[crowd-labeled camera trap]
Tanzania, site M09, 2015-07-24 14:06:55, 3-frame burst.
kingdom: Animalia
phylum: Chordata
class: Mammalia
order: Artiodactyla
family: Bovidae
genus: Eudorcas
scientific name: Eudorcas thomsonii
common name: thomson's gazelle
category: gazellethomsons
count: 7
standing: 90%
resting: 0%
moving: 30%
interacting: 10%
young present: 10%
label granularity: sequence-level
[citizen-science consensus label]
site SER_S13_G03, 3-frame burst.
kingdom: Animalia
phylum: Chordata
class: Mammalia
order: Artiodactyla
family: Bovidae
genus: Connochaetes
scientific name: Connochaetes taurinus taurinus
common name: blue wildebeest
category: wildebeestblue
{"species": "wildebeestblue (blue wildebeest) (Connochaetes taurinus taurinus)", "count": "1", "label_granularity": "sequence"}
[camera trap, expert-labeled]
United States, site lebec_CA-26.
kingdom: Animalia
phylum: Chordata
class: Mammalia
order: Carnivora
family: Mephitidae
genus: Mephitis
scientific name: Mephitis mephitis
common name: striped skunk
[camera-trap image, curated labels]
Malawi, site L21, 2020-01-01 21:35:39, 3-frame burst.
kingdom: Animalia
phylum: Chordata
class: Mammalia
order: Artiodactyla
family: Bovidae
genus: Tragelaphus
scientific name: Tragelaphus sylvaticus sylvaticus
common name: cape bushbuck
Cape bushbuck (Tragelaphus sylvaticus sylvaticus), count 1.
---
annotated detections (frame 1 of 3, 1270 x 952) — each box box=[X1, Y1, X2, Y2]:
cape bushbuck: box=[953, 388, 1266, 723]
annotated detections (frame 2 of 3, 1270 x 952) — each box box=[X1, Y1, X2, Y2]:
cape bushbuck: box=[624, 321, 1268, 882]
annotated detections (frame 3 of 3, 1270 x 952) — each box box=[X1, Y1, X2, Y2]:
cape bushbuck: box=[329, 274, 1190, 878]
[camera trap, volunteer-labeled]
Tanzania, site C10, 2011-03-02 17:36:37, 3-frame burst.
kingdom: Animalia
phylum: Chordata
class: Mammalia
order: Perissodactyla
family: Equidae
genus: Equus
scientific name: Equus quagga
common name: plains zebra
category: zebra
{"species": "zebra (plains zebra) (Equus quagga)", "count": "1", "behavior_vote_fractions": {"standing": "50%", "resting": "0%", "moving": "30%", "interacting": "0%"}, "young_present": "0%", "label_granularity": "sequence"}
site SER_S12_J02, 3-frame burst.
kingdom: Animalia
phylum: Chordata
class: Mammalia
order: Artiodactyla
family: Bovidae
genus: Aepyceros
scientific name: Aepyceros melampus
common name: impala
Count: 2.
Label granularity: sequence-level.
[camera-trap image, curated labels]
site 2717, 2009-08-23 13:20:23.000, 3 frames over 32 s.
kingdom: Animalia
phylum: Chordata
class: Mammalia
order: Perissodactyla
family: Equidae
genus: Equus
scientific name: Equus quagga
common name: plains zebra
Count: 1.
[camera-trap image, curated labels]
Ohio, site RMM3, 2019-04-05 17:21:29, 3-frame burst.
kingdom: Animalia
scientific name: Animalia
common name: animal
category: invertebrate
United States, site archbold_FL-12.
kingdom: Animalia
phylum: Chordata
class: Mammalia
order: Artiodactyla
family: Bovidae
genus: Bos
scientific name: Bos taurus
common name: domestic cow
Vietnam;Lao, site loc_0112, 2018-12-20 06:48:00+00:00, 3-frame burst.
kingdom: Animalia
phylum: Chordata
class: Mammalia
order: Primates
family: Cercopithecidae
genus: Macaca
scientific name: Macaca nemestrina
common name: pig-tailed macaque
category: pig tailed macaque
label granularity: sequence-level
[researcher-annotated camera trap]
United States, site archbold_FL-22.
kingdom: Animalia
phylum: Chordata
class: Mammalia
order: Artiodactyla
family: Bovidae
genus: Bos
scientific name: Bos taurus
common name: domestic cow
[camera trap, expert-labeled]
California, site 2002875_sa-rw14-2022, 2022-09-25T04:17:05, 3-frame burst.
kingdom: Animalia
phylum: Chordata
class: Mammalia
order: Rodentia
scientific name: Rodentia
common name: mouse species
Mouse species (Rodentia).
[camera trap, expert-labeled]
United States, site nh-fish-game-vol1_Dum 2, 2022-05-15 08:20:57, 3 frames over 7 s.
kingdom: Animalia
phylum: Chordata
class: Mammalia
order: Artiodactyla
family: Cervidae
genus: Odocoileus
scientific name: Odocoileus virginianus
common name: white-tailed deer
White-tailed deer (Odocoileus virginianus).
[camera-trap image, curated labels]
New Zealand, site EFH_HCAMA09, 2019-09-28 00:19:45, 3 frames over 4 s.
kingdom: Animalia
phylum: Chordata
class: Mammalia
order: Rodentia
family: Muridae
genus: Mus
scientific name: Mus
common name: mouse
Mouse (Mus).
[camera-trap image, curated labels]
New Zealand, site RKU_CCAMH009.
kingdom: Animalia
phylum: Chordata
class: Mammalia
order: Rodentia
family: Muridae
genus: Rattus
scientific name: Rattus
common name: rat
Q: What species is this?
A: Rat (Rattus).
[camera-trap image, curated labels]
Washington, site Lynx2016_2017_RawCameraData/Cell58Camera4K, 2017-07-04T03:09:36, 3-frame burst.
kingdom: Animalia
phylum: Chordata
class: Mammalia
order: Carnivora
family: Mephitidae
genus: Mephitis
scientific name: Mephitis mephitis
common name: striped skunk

====

Task item: Would you set the entries down again, exactly as they were written?

Result of the exercise:
[crowd-labeled camera trap]
Tanzania, site M09, 2015-07-24 14:06:55, 3-frame burst.
kingdom: Animalia
phylum: Chordata
class: Mammalia
order: Artiodactyla
family: Bovidae
genus: Eudorcas
scientific name: Eudorcas thomsonii
common name: thomson's gazelle
category: gazellethomsons
count: 7
standing: 90%
resting: 0%
moving: 30%
interacting: 10%
young present: 10%
label granularity: sequence-level
[citizen-science consensus label]
site SER_S13_G03, 3-frame burst.
kingdom: Animalia
phylum: Chordata
class: Mammalia
order: Artiodactyla
family: Bovidae
genus: Connochaetes
scientific name: Connochaetes taurinus taurinus
common name: blue wildebeest
category: wildebeestblue
{"species": "wildebeestblue (blue wildebeest) (Connochaetes taurinus taurinus)", "count": "1", "label_granularity": "sequence"}
[camera trap, expert-labeled]
United States, site lebec_CA-26.
kingdom: Animalia
phylum: Chordata
class: Mammalia
order: Carnivora
family: Mephitidae
genus: Mephitis
scientific name: Mephitis mephitis
common name: striped skunk
[camera-trap image, curated labels]
Malawi, site L21, 2020-01-01 21:35:39, 3-frame burst.
kingdom: Animalia
phylum: Chordata
class: Mammalia
order: Artiodactyla
family: Bovidae
genus: Tragelaphus
scientific name: Tragelaphus sylvaticus sylvaticus
common name: cape bushbuck
Cape bushbuck (Tragelaphus sylvaticus sylvaticus), count 1.
---
annotated detections (frame 1 of 3, 1270 x 952) — each box box=[X1, Y1, X2, Y2]:
cape bushbuck: box=[953, 388, 1266, 723]
annotated detections (frame 2 of 3, 1270 x 952) — each box box=[X1, Y1, X2, Y2]:
cape bushbuck: box=[624, 321, 1268, 882]
annotated detections (frame 3 of 3, 1270 x 952) — each box box=[X1, Y1, X2, Y2]:
cape bushbuck: box=[329, 274, 1190, 878]
[camera trap, volunteer-labeled]
Tanzania, site C10, 2011-03-02 17:36:37, 3-frame burst.
kingdom: Animalia
phylum: Chordata
class: Mammalia
order: Perissodactyla
family: Equidae
genus: Equus
scientific name: Equus quagga
common name: plains zebra
category: zebra
{"species": "zebra (plains zebra) (Equus quagga)", "count": "1", "behavior_vote_fractions": {"standing": "50%", "resting": "0%", "moving": "30%", "interacting": "0%"}, "young_present": "0%", "label_granularity": "sequence"}
site SER_S12_J02, 3-frame burst.
kingdom: Animalia
phylum: Chordata
class: Mammalia
order: Artiodactyla
family: Bovidae
genus: Aepyceros
scientific name: Aepyceros melampus
common name: impala
Count: 2.
Label granularity: sequence-level.
[camera-trap image, curated labels]
site 2717, 2009-08-23 13:20:23.000, 3 frames over 32 s.
kingdom: Animalia
phylum: Chordata
class: Mammalia
order: Perissodactyla
family: Equidae
genus: Equus
scientific name: Equus quagga
common name: plains zebra
Count: 1.
[camera-trap image, curated labels]
Ohio, site RMM3, 2019-04-05 17:21:29, 3-frame burst.
kingdom: Animalia
scientific name: Animalia
common name: animal
category: invertebrate
United States, site archbold_FL-12.
kingdom: Animalia
phylum: Chordata
class: Mammalia
order: Artiodactyla
family: Bovidae
genus: Bos
scientific name: Bos taurus
common name: domestic cow
Vietnam;Lao, site loc_0112, 2018-12-20 06:48:00+00:00, 3-frame burst.
kingdom: Animalia
phylum: Chordata
class: Mammalia
order: Primates
family: Cercopithecidae
genus: Macaca
scientific name: Macaca nemestrina
common name: pig-tailed macaque
category: pig tailed macaque
label granularity: sequence-level
[researcher-annotated camera trap]
United States, site archbold_FL-22.
kingdom: Animalia
phylum: Chordata
class: Mammalia
order: Artiodactyla
family: Bovidae
genus: Bos
scientific name: Bos taurus
common name: domestic cow
[camera trap, expert-labeled]
California, site 2002875_sa-rw14-2022, 2022-09-25T04:17:05, 3-frame burst.
kingdom: Animalia
phylum: Chordata
class: Mammalia
order: Rodentia
scientific name: Rodentia
common name: mouse species
Mouse species (Rodentia).
[camera trap, expert-labeled]
United States, site nh-fish-game-vol1_Dum 2, 2022-05-15 08:20:57, 3 frames over 7 s.
kingdom: Animalia
phylum: Chordata
class: Mammalia
order: Artiodactyla
family: Cervidae
genus: Odocoileus
scientific name: Odocoileus virginianus
common name: white-tailed deer
White-tailed deer (Odocoileus virginianus).
[camera-trap image, curated labels]
New Zealand, site EFH_HCAMA09, 2019-09-28 00:19:45, 3 frames over 4 s.
kingdom: Animalia
phylum: Chordata
class: Mammalia
order: Rodentia
family: Muridae
genus: Mus
scientific name: Mus
common name: mouse
Mouse (Mus).
[camera-trap image, curated labels]
New Zealand, site RKU_CCAMH009.
kingdom: Animalia
phylum: Chordata
class: Mammalia
order: Rodentia
family: Muridae
genus: Rattus
scientific name: Rattus
common name: rat
Q: What species is this?
A: Rat (Rattus).
[camera-trap image, curated labels]
Washington, site Lynx2016_2017_RawCameraData/Cell58Camera4K, 2017-07-04T03:09:36, 3-frame burst.
kingdom: Animalia
phylum: Chordata
class: Mammalia
order: Carnivora
family: Mephitidae
genus: Mephitis
scientific name: Mephitis mephitis
common name: striped skunk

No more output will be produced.